Microsoft released the ADO.NET entity framework with their latest service pack and I’m quite happy with what they have done so far. The entity framework helps reduce code complexity for creating entities and it also saves you the work of having to write all the mapping code yourself.
One of the things I tried out was to use the Repository pattern (Well known to the NHibernate community) to make the framework easier to use by reducing the amount of methods that are available.
The first attempt was pretty straight forward. Create a new model and two repositories that access the various entities in the model. I used interfaces here to maximize testability. You can of course leave the interfaces out if you don’t want the clutter in your code.
As part of my first design I used a single object context with each call inside a using statement, this ensures that the garbage collector cleans up after I’m done thus reducing the amount of memory needed. However this caused some really weird behavior when building the following scenario:
I have a method that creates a new task and attaches it to a project. The project is retrieved from the project repository class and the task is created by task repository. After the task is created the program calls the save method on the task repository to save the task. You’d think that this works perfectly. At least I thought this would work.

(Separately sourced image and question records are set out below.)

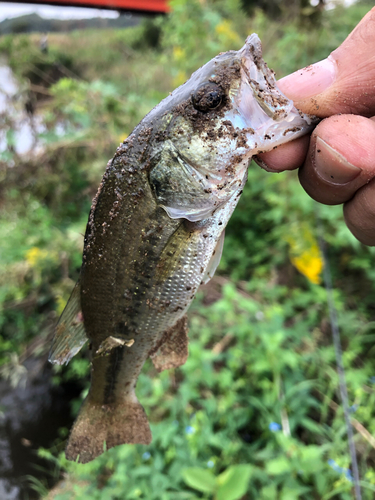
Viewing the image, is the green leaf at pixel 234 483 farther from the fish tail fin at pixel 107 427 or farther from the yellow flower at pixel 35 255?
the yellow flower at pixel 35 255

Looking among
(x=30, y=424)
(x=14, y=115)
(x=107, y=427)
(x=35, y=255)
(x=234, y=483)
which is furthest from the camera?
(x=14, y=115)

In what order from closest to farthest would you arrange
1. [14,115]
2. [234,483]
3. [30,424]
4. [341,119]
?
1. [341,119]
2. [234,483]
3. [30,424]
4. [14,115]

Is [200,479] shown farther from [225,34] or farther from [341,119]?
[225,34]

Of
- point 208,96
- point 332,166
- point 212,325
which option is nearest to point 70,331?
point 208,96

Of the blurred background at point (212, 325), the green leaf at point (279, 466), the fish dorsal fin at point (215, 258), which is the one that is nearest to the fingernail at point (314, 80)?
the fish dorsal fin at point (215, 258)

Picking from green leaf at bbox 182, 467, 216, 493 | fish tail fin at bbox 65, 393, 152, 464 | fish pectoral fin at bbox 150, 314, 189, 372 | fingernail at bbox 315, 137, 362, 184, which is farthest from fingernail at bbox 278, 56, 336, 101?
green leaf at bbox 182, 467, 216, 493

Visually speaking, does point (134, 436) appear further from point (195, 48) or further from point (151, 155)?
point (195, 48)
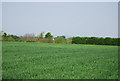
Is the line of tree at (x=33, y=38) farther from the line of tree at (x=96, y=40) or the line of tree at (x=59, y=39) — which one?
the line of tree at (x=96, y=40)

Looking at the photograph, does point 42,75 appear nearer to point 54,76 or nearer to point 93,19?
point 54,76

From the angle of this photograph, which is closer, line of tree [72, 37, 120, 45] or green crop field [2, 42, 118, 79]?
green crop field [2, 42, 118, 79]

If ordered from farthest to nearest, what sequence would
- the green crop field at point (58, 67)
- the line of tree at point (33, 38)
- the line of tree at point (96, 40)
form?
the line of tree at point (96, 40) → the line of tree at point (33, 38) → the green crop field at point (58, 67)

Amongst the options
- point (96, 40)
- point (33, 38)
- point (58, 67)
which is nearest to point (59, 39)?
point (33, 38)

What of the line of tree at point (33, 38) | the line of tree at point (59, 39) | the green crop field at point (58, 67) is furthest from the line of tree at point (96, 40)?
the green crop field at point (58, 67)

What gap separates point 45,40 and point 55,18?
36.0 ft

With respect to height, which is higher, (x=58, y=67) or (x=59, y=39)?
(x=59, y=39)

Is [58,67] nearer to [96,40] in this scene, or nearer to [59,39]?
[59,39]

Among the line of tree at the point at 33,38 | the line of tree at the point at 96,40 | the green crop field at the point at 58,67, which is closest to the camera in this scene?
the green crop field at the point at 58,67

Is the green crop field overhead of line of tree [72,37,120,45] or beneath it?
beneath

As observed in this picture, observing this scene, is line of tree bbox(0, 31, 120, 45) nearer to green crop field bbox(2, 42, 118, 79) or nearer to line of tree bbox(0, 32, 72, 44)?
line of tree bbox(0, 32, 72, 44)

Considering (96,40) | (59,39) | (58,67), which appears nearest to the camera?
(58,67)

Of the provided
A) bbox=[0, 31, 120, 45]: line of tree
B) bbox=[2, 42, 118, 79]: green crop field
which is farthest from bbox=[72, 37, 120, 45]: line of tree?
bbox=[2, 42, 118, 79]: green crop field

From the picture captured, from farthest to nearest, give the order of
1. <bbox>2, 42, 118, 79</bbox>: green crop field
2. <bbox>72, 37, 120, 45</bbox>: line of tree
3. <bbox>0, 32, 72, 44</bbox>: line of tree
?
<bbox>72, 37, 120, 45</bbox>: line of tree, <bbox>0, 32, 72, 44</bbox>: line of tree, <bbox>2, 42, 118, 79</bbox>: green crop field
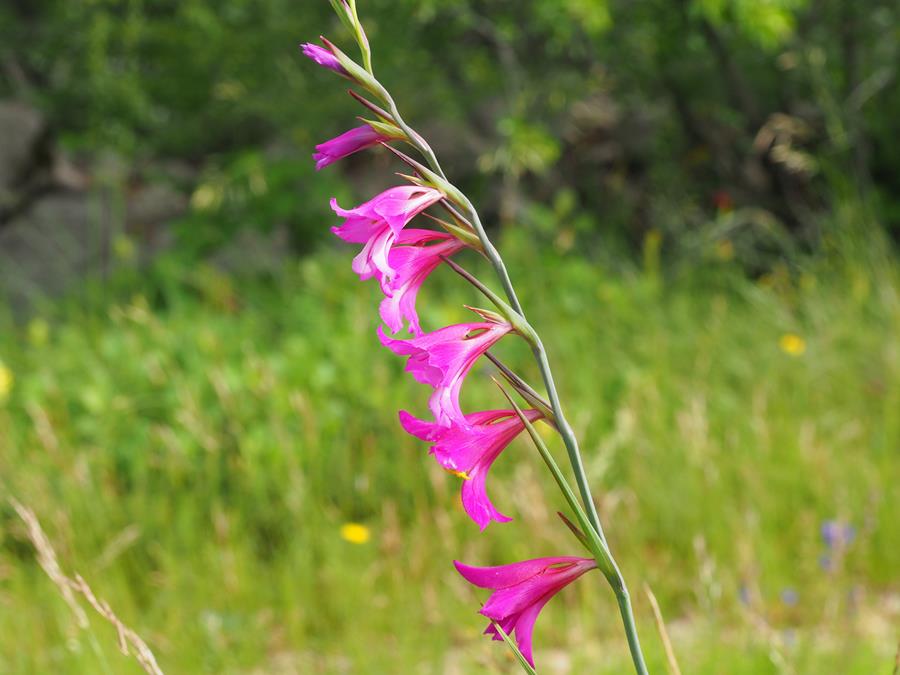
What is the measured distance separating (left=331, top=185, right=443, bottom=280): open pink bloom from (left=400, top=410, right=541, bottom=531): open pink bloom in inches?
5.2

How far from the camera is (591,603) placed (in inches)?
114

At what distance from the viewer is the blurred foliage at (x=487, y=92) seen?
6.07 metres

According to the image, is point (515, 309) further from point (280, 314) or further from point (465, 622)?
point (280, 314)

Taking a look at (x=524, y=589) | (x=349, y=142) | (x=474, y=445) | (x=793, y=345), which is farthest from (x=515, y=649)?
A: (x=793, y=345)

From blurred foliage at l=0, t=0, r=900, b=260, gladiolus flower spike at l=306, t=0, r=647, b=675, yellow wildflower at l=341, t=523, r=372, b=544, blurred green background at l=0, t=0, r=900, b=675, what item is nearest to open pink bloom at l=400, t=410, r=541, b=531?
gladiolus flower spike at l=306, t=0, r=647, b=675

What really happens is that as soon as you attach the project instance to the Project property of the task, the task is registered with the object context of the project. That object context is now tracking the changes and correctly detects that the task is new and should be added when SaveChanges is called on the object context. However, I am not calling SaveChanges on the object context of the project, but rather on the Task object context. The task is not tracked by that context and thus not saved to the database.
The first attempt left me with a rather large hole in my design. Clearly this wasn’t the only scenario where this would go wrong, so I had to change something to make it work. It’s a trade-off in memory usage, but if you move the object context to a central static class and let the repository classes use that instance the problem is solved. The new design looks like this:
There’s one catch though. You have to manually dispose the object context once the application exits. Or in the case of a service, dispose the context once you have constructed the reply message and no longer need the object context.
The object context in ADO.NET Entity framework is a great way of working with the entities and keeping track of changes made to any of the entities. However it will give you a major headache when you don’t have a single object context for the whole domain model. Having one object context isn’t all that either, because hanging updates from one operation will most likely cause problems when performing the next operation. I have seen this too and I haven’t got a solution for that at the moment.
I hope this helps to prevent some of the troubles that developers have when they start using ADO.NET entity framework for the first time.